Institutions: Organizational Fetishes vs. Organizational Focus
by, 1st December 2011 at 01:53 (736 Views)
There's organizational fetishism, and then there's organizational focus. This may evoke a kind of secular evangelism on the subject, but without organizational focus, one will never see a revolutionary period for the working class.
Organizational focus demands a synthesis of the best elements each lesser "form" has to offer:
- Immediate trade unions were formed in opposition to craft unions, organizing active skilled and unskilled workers on the basis of industry.
- Alternative culture (including mutual aid societies) were formed primarily because of the economic and cultural conditions of the working class in the past, though they could also serve as supplementary vehicles for political education ("propaganda") and agitation.
- "Parliamentary parties" were formed on the basis of satisfying the need for class-for-itself action through working-class political (or "politico-political") representation beyond the capabilities of mere lobby groups, pressure groups, etc.
===============
Problems to work on
#1 In the post on organizational focus, copy the passage between "Organizational focus demands" and "basis of industry.", inclusive, swapping "craft unions" for "trade guilds".
#2 Translate this sentence from the post on organizational focus into Spanish: "There's organizational fetishism, and then there's organizational focus."
#3 According to the post on organizational focus, on what basis did immediate trade unions organize skilled and unskilled workers?

Data segment
===============
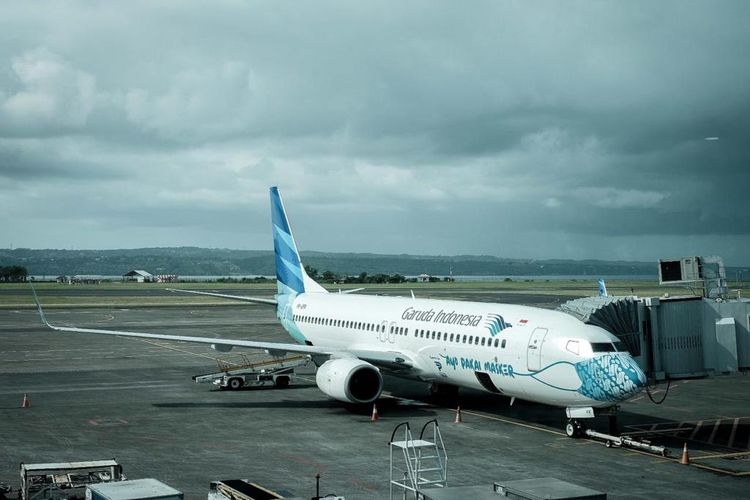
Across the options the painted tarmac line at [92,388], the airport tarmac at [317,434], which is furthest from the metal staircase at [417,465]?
===============
Task results
#1
Organizational focus demands a synthesis of the best elements each lesser "form" has to offer:
- Immediate trade unions were formed in opposition to trade guilds, organizing active skilled and unskilled workers on the basis of industry.

#2 Existe el fetichismo organizativo, y luego está el enfoque organizativo.

#3 On the basis of industry.